Der mongolische Grenzposten erscheint vor uns. Ein für uns Europäer ungewohntes Bild verstört uns direkt. In der Warteschlange aus PKWs und LKWs wird gedrängelt und überholt so gut es geht. Jeder versucht möglichst der Erste am Schlagbaum zu sein. Ein Grenzbeamter schafft Ordnung und nach gut vier Stunden sind auch wir an der Reihe und kurze Zeit später „Mongolen auf Zeit“.

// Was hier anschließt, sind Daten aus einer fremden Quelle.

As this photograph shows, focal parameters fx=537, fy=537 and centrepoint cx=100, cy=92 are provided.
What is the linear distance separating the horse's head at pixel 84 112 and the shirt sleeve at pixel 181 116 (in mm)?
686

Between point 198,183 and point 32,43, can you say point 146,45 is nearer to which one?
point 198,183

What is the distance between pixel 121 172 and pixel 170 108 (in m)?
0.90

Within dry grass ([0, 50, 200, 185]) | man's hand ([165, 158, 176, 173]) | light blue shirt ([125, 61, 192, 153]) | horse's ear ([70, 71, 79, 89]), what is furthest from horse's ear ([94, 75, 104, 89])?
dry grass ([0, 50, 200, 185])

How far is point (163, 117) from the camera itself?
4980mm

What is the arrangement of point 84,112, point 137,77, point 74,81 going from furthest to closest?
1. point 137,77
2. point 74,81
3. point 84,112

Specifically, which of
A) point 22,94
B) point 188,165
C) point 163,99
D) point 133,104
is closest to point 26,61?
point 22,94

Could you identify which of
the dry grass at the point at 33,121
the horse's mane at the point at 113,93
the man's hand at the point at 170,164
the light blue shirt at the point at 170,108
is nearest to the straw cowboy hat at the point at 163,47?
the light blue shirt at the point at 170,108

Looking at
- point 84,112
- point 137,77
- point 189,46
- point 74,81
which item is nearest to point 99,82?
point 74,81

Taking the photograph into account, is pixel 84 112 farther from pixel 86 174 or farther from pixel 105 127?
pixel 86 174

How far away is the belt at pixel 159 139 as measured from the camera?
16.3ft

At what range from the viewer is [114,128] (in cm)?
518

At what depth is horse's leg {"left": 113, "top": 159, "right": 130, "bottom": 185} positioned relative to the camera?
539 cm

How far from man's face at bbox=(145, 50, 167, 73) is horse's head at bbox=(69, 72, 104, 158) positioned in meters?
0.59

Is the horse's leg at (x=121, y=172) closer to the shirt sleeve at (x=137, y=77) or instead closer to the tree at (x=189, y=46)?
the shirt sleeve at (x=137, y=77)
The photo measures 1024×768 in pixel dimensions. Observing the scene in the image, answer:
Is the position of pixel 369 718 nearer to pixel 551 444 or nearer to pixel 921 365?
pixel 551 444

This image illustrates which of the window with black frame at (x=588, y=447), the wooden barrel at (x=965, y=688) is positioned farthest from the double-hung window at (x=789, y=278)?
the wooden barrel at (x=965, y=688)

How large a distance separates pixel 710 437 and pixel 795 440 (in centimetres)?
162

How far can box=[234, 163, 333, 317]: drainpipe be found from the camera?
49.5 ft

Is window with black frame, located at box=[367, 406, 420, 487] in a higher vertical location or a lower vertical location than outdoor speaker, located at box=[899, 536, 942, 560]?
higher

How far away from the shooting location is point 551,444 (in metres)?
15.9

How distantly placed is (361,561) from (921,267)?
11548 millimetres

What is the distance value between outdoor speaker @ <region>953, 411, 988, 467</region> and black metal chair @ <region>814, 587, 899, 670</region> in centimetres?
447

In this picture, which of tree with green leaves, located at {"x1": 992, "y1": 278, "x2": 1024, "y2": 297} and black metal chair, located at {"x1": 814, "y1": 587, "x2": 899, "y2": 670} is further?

Grenzchaos an der mongolischen Grenze
MONGOLEI

Was für ein Gefühl! Wir sind total erschlagen von unseren Emotionen. Die Mongolei war unser erstes großes Ziel. Knapp 10.000km weit entfernt von Zuhause. Vor noch nicht mal sechs Monaten war die Kabine unseres Sundancers innen noch „nackt“. Jetzt parken wir tatsächlich wenige Kilometer nach der Grenze an einem der unzähligen Seen. Wir  ziehen ein kaltes Bier aus dem Kühlschrank und setzen uns überwältigt und ergriffen ins Steppengras. 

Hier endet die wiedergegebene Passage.